> **WORK INSTRUCTION**: All records are to be restated word for word, with pictures excluded.

[Image-caption web data]
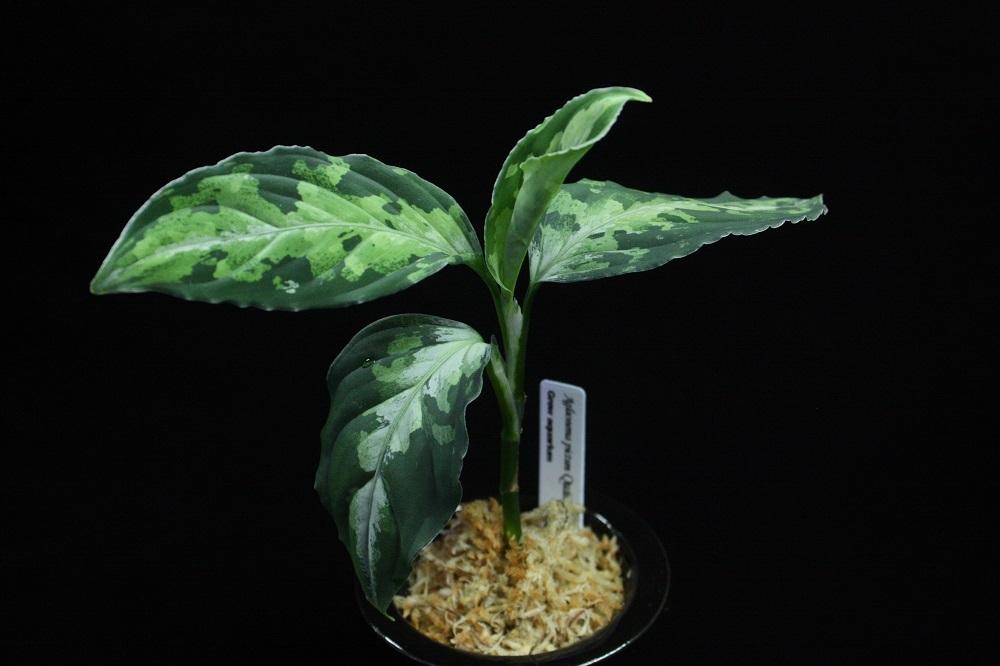 Aglaonema pictum quattro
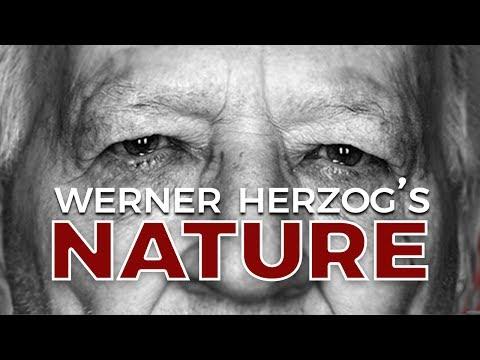 Grizzly Man: Werner Herzog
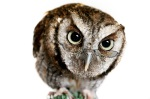 WordWiseOwl1 resized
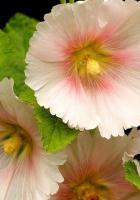 mallow, flower, close-up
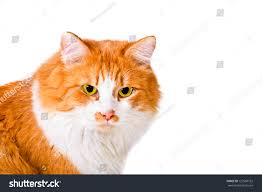 fluffy white and orange cats. Exellent Cats Portrait Of Beautiful Fluffy Orange And White Cat Inside Fluffy White And Orange Cats E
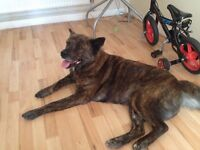 akita x for sale for a loving home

> **ANSWER TO THIS PROBLEM**:
 Aglaonema pictum quattro
 Grizzly Man: Werner Herzog
 WordWiseOwl1 resized
 mallow, flower, close-up
 fluffy white and orange cats. Exellent Cats Portrait Of Beautiful Fluffy Orange And White Cat Inside Fluffy White And Orange Cats E
 akita x for sale for a loving home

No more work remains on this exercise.